Hasta no hace mucho, yo creía que el olvido era un túnel sin salida; una noche indeleble; un ataúd cerrado visto desde adentro; una ceguera ensayada; una sombra voraz; un pozo sin fondo… pero, sólo se puede olvidar un recuerdo porque sólo la luz puede tejer sombras. En la oscuridad intocable del olvido, hay siluetas borrosas cuya vida cabe en un canasto; duendes hundidos; huesos mil veces enterrados y retoñados como flor de fuego; lugares secretos donde el amor crece en una cruz de palo de jiote; soles sonámbulos que llenan el patio con su milagro ardiente; rincones donde llora el niño bueno que perdió a su papá a manos de los criminales; tradiciones culturales que no agachan la cabeza. Sin embargo, en la oscuridad del vientre materno se creaba la vida a pesar de la anemia luctuosa.

Hasta no hace mucho, yo creía que el olvido era una venda ansiosa de ojos; una miopía social; unas manos suplantadoras de párpados; un eclipse impasible. Sin embargo, sólo se puede tapar lo que existe, por la misma razón que sólo se puede olvidar lo vivido. Tras las manos cegadoras, está el recuerdo de la niña que jugaba conmigo a que adivinara su olor a picardía inolvidable; la huella digital cercenada del que hizo de la lucha su secreto mejor guardado; el tugurio acre donde el amor y el odio dependen del cansancio o la borrachera; las manos precarias las abuelas que ensayan caricias furtivas en medio de una masa de muertos que respiraban.

-=-=-

__Ejercicio escrito 1__
Reproduce del texto sobre el olvido el fragmento que comienza con "Hasta no hace mucho, yo creía que el olvido era una" y sigue hasta "muertos que respiraban.".
__Ejercicio escrito 2__
Retoma el texto sobre el olvido y continúalo a partir de su última oración.

(Elementos del conjunto de datos)
-=-=-

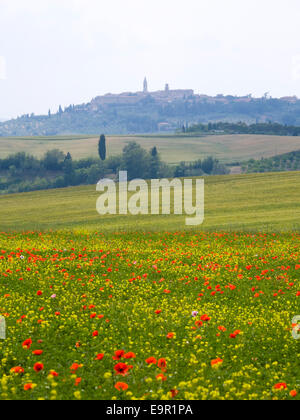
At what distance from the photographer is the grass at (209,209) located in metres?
34.3

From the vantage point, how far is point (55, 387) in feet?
26.1
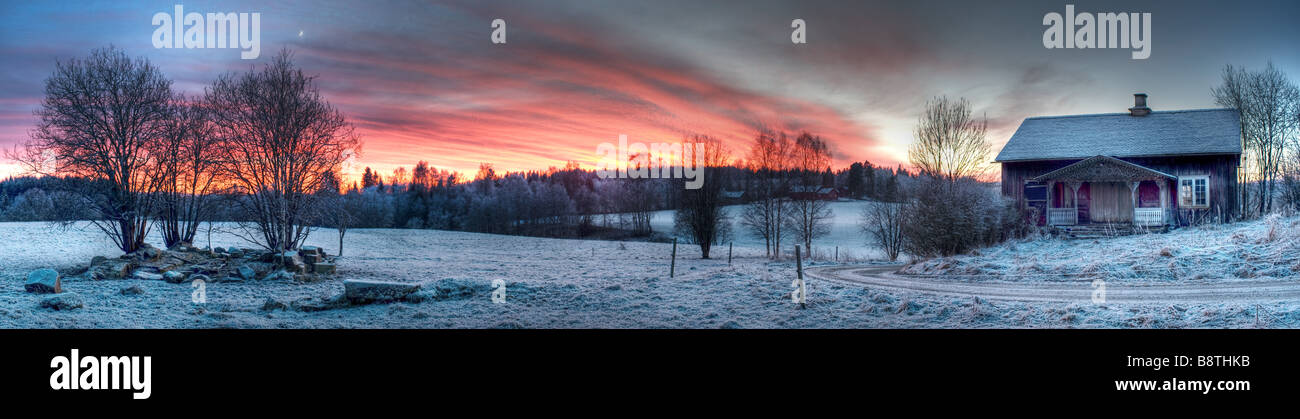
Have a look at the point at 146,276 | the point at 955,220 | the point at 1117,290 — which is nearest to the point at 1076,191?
the point at 955,220

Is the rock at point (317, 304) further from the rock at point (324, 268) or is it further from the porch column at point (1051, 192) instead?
the porch column at point (1051, 192)

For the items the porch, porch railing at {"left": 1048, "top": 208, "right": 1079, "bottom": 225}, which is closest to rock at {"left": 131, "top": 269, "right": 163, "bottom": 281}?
the porch

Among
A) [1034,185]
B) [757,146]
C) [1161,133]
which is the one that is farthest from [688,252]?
[1161,133]

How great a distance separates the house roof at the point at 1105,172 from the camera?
1841cm

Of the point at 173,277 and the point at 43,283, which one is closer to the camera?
the point at 43,283

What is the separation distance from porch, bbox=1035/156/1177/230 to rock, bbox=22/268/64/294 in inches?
1034

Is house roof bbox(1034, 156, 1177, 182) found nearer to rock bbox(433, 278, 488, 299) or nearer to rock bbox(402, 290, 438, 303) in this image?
rock bbox(433, 278, 488, 299)

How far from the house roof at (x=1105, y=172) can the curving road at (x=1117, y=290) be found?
35.9 ft

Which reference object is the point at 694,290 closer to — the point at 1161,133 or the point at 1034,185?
the point at 1034,185

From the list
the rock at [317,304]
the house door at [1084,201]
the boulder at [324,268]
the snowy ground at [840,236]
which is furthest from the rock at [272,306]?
the house door at [1084,201]

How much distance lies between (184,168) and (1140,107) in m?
31.7

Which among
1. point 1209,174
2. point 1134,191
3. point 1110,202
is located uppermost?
point 1209,174

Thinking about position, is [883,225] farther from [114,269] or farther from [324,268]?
[114,269]

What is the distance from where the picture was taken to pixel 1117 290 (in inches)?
372
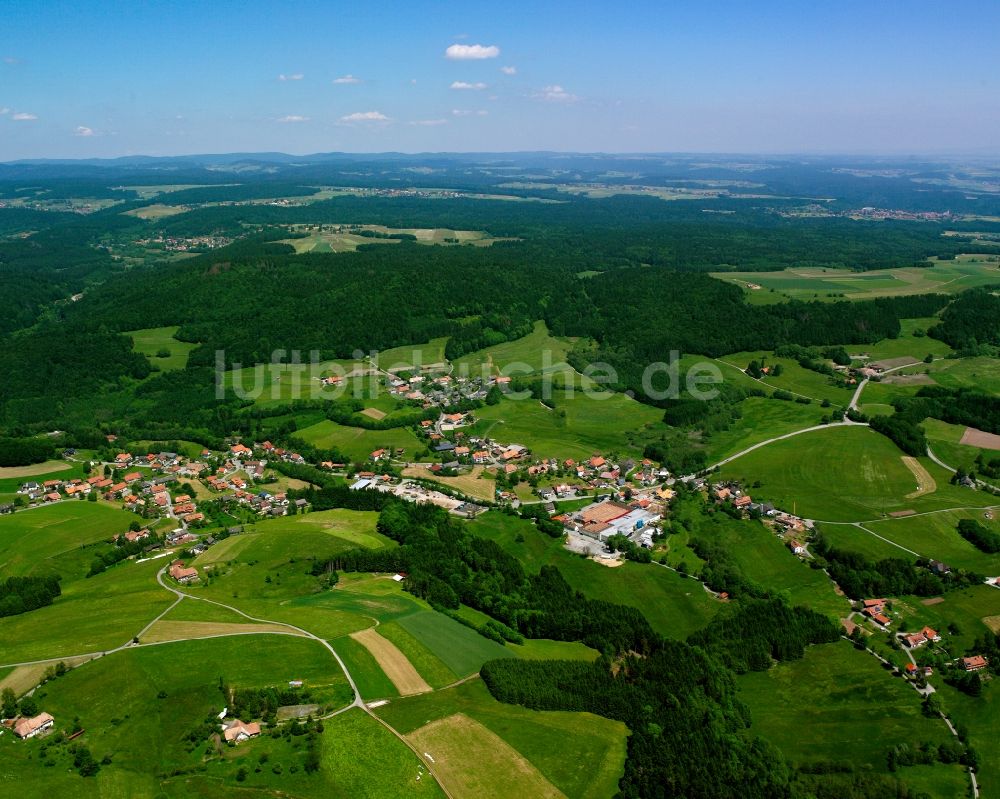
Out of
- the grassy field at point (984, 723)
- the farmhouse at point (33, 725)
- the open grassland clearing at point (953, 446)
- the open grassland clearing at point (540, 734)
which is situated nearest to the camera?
the open grassland clearing at point (540, 734)

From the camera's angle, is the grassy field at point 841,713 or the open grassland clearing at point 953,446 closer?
the grassy field at point 841,713

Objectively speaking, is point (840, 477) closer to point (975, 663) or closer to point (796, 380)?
point (975, 663)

-=-=-

__Respuesta final 1__
Hasta no hace mucho, yo creía que el olvido era una venda ansiosa de ojos; una miopía social; unas manos suplantadoras de párpados; un eclipse impasible. Sin embargo, sólo se puede tapar lo que existe, por la misma razón que sólo se puede olvidar lo vivido. Tras las manos cegadoras, está el recuerdo de la niña que jugaba conmigo a que adivinara su olor a picardía inolvidable; la huella digital cercenada del que hizo de la lucha su secreto mejor guardado; el tugurio acre donde el amor y el odio dependen del cansancio o la borrachera; las manos precarias las abuelas que ensayan caricias furtivas en medio de una masa de muertos que respiraban.

__Respuesta final 2__
Hasta no hace mucho, yo creía que el olvido era como el eterno silencio de la estrella más remota. Sin embargo, el silencio es la conciencia del sonido, su eco rabioso, el mayor de sus escándalos, por la misma razón que el olvido es el silencio del recuerdo. En el silencio del olvido, deambulan los gritos del dolor que perdió su vida en un maletín negro; los quejidos de los muertos por los que estamos vivos; el golpe seco del plomo victimario; el retumbo del pecho que sufrió la agonía de ser, sin existir; la sinfonía patética del llanto de las víctimas; el canto del pájaro aterido que, por dignidad, no se reproduce en cautiverio; el tronar de dedos de las madres en cada tiempo de comida; el rezo oportuno de la mujer que ahuyenta las fiebres con cruces de saliva; el crepitar de la semilla celeste que se reinventa a sí misma.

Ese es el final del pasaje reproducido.